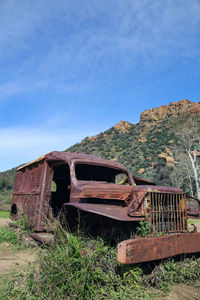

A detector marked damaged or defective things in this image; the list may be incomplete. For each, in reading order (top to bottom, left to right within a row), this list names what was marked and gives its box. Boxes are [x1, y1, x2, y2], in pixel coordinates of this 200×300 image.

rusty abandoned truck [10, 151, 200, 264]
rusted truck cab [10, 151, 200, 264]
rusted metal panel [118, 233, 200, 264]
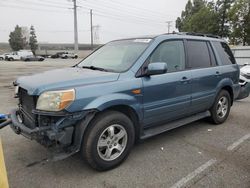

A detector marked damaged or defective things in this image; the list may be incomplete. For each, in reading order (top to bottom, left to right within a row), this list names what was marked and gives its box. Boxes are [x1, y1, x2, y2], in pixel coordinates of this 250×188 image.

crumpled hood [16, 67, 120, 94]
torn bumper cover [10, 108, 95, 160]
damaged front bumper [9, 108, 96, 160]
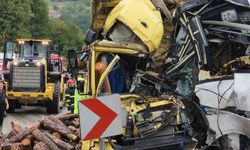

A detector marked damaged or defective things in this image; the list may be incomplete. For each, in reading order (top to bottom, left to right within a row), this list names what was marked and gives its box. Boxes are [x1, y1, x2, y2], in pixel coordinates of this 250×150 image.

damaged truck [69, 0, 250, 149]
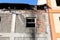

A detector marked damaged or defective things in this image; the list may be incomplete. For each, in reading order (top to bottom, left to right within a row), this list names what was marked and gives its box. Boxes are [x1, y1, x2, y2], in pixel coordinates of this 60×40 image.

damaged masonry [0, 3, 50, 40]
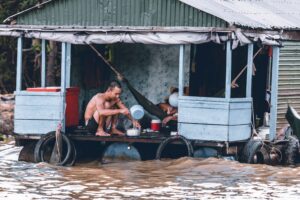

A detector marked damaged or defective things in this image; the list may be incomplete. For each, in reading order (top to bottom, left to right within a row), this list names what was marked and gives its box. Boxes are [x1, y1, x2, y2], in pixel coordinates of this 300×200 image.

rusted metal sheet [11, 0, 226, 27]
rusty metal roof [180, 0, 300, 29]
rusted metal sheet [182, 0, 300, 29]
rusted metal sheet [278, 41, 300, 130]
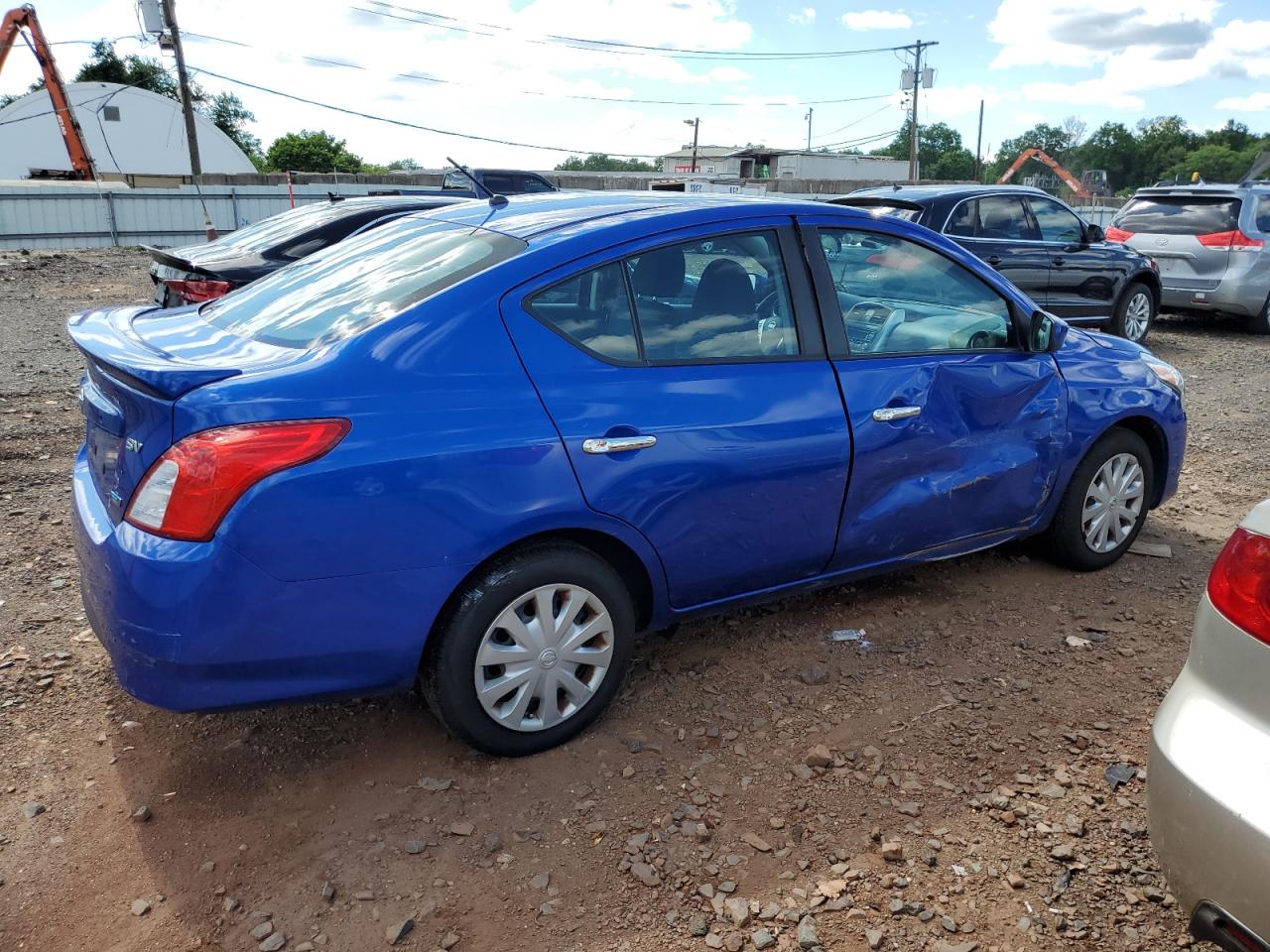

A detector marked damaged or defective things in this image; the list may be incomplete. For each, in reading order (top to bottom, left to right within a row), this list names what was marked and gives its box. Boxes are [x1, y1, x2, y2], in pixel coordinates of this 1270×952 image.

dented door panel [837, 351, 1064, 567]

────────────────────

Return every entry above exactly as written, minus the pictures.

A detector marked damaged or defective things in this image; the list may be incomplete. For each, in reading order (top to bottom, left to right within a row), this list names what was marked and gives its box. Boxes are [x1, y1, x2, y2], in pixel coordinates of this 200×300 image.

rusty abandoned truck [10, 151, 200, 264]
rusted truck cab [10, 151, 200, 264]
rusted metal panel [118, 233, 200, 264]

A detector marked damaged or defective things in this image; the list may be incomplete. For each, in reading order (top to bottom, left to right within a row), this list names what was marked and gives its box. Boxes are [x1, y1, x2, y2], in pixel coordinates of this 250×188 image.

crumpled hood [16, 67, 120, 94]
torn bumper cover [10, 108, 95, 160]
damaged front bumper [9, 108, 96, 160]

A detector marked damaged or defective things in this image; the list may be incomplete. For each, in reading order (top to bottom, left to right within a row), this list names what was marked and gives its box. Boxes are [x1, y1, x2, y2], in pixel coordinates of this 250×150 image.

damaged truck [69, 0, 250, 149]

A detector marked damaged or defective things in this image; the list may be incomplete. For each, in reading order (top to bottom, left to right within a row), this list names what was marked and gives its box. Boxes are [x1, y1, x2, y2], in pixel coordinates of this 60×40 image.

damaged masonry [0, 3, 50, 40]

A detector marked damaged or defective things in this image; the list may be incomplete. For each, in reading order (top to bottom, left to right within a row), this list names what was marked and gives its box. Boxes are [x1, y1, x2, y2], in pixel coordinates of this 300×200 image.

rusted metal sheet [11, 0, 226, 27]
rusty metal roof [180, 0, 300, 29]
rusted metal sheet [182, 0, 300, 29]
rusted metal sheet [278, 41, 300, 130]

A detector marked damaged or defective things in this image; the list may be incomplete. For each, in reading order (top to bottom, left to right within a row), this list names what was marked and gives its box. Boxes are [x1, y1, x2, y2], in pixel coordinates of this 1270×952 image.

dented door panel [837, 351, 1064, 567]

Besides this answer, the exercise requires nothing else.